→ TASK DETAILS
Exact repetition of the data below is required.

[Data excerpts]

"""

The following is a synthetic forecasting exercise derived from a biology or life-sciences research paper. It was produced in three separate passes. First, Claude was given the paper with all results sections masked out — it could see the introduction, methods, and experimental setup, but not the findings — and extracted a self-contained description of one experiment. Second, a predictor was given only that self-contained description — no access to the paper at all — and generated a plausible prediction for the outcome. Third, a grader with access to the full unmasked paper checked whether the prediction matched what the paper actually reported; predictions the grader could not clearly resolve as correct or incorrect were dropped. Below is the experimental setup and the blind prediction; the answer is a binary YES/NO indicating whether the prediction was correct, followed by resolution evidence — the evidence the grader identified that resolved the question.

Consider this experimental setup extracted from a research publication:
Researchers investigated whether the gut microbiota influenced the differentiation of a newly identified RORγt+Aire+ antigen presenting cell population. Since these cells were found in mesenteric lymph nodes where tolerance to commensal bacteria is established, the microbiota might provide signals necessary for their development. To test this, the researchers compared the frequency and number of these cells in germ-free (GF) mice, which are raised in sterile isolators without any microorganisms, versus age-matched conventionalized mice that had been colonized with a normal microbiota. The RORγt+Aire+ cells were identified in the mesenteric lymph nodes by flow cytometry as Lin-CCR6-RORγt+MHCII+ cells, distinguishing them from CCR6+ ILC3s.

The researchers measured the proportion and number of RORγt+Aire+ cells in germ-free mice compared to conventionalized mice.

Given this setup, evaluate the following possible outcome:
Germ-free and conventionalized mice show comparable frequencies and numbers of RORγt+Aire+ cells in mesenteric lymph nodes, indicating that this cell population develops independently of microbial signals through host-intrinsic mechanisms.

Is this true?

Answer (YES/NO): YES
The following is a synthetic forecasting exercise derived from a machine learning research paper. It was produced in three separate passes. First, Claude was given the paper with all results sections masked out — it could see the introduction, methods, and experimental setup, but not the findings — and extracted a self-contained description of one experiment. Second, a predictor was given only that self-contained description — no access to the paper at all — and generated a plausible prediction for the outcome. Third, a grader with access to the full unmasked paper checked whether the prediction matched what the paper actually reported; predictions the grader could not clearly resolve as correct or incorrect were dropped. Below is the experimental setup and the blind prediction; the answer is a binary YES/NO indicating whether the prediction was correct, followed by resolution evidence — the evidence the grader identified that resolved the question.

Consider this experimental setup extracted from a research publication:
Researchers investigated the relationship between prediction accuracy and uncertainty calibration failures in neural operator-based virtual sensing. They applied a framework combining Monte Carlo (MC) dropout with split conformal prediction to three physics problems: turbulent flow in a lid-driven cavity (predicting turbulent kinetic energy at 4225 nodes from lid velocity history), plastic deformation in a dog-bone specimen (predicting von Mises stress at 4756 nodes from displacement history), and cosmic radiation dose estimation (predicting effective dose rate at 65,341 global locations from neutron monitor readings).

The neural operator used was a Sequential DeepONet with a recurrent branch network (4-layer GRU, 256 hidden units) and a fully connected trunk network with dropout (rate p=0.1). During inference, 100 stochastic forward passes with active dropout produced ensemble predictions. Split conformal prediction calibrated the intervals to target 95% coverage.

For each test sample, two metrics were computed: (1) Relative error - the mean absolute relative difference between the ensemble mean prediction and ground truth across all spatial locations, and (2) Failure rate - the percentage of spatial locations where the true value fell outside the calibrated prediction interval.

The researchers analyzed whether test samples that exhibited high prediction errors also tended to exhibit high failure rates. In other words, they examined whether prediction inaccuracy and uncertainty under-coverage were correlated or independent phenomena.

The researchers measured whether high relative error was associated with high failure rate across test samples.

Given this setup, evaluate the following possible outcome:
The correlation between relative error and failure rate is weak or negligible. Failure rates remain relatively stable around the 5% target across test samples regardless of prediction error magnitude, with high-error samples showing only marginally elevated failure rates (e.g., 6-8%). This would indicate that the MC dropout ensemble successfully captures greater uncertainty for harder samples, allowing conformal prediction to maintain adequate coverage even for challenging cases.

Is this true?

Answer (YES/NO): NO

"""

→ SOLUTION
The following is a synthetic forecasting exercise derived from a biology or life-sciences research paper. It was produced in three separate passes. First, Claude was given the paper with all results sections masked out — it could see the introduction, methods, and experimental setup, but not the findings — and extracted a self-contained description of one experiment. Second, a predictor was given only that self-contained description — no access to the paper at all — and generated a plausible prediction for the outcome. Third, a grader with access to the full unmasked paper checked whether the prediction matched what the paper actually reported; predictions the grader could not clearly resolve as correct or incorrect were dropped. Below is the experimental setup and the blind prediction; the answer is a binary YES/NO indicating whether the prediction was correct, followed by resolution evidence — the evidence the grader identified that resolved the question.

Consider this experimental setup extracted from a research publication:
Researchers investigated whether the gut microbiota influenced the differentiation of a newly identified RORγt+Aire+ antigen presenting cell population. Since these cells were found in mesenteric lymph nodes where tolerance to commensal bacteria is established, the microbiota might provide signals necessary for their development. To test this, the researchers compared the frequency and number of these cells in germ-free (GF) mice, which are raised in sterile isolators without any microorganisms, versus age-matched conventionalized mice that had been colonized with a normal microbiota. The RORγt+Aire+ cells were identified in the mesenteric lymph nodes by flow cytometry as Lin-CCR6-RORγt+MHCII+ cells, distinguishing them from CCR6+ ILC3s.

The researchers measured the proportion and number of RORγt+Aire+ cells in germ-free mice compared to conventionalized mice.

Given this setup, evaluate the following possible outcome:
Germ-free and conventionalized mice show comparable frequencies and numbers of RORγt+Aire+ cells in mesenteric lymph nodes, indicating that this cell population develops independently of microbial signals through host-intrinsic mechanisms.

Is this true?

Answer (YES/NO): YES
The following is a synthetic forecasting exercise derived from a machine learning research paper. It was produced in three separate passes. First, Claude was given the paper with all results sections masked out — it could see the introduction, methods, and experimental setup, but not the findings — and extracted a self-contained description of one experiment. Second, a predictor was given only that self-contained description — no access to the paper at all — and generated a plausible prediction for the outcome. Third, a grader with access to the full unmasked paper checked whether the prediction matched what the paper actually reported; predictions the grader could not clearly resolve as correct or incorrect were dropped. Below is the experimental setup and the blind prediction; the answer is a binary YES/NO indicating whether the prediction was correct, followed by resolution evidence — the evidence the grader identified that resolved the question.

Consider this experimental setup extracted from a research publication:
Researchers investigated the relationship between prediction accuracy and uncertainty calibration failures in neural operator-based virtual sensing. They applied a framework combining Monte Carlo (MC) dropout with split conformal prediction to three physics problems: turbulent flow in a lid-driven cavity (predicting turbulent kinetic energy at 4225 nodes from lid velocity history), plastic deformation in a dog-bone specimen (predicting von Mises stress at 4756 nodes from displacement history), and cosmic radiation dose estimation (predicting effective dose rate at 65,341 global locations from neutron monitor readings).

The neural operator used was a Sequential DeepONet with a recurrent branch network (4-layer GRU, 256 hidden units) and a fully connected trunk network with dropout (rate p=0.1). During inference, 100 stochastic forward passes with active dropout produced ensemble predictions. Split conformal prediction calibrated the intervals to target 95% coverage.

For each test sample, two metrics were computed: (1) Relative error - the mean absolute relative difference between the ensemble mean prediction and ground truth across all spatial locations, and (2) Failure rate - the percentage of spatial locations where the true value fell outside the calibrated prediction interval.

The researchers analyzed whether test samples that exhibited high prediction errors also tended to exhibit high failure rates. In other words, they examined whether prediction inaccuracy and uncertainty under-coverage were correlated or independent phenomena.

The researchers measured whether high relative error was associated with high failure rate across test samples.

Given this setup, evaluate the following possible outcome:
The correlation between relative error and failure rate is weak or negligible. Failure rates remain relatively stable around the 5% target across test samples regardless of prediction error magnitude, with high-error samples showing only marginally elevated failure rates (e.g., 6-8%). This would indicate that the MC dropout ensemble successfully captures greater uncertainty for harder samples, allowing conformal prediction to maintain adequate coverage even for challenging cases.

Is this true?

Answer (YES/NO): NO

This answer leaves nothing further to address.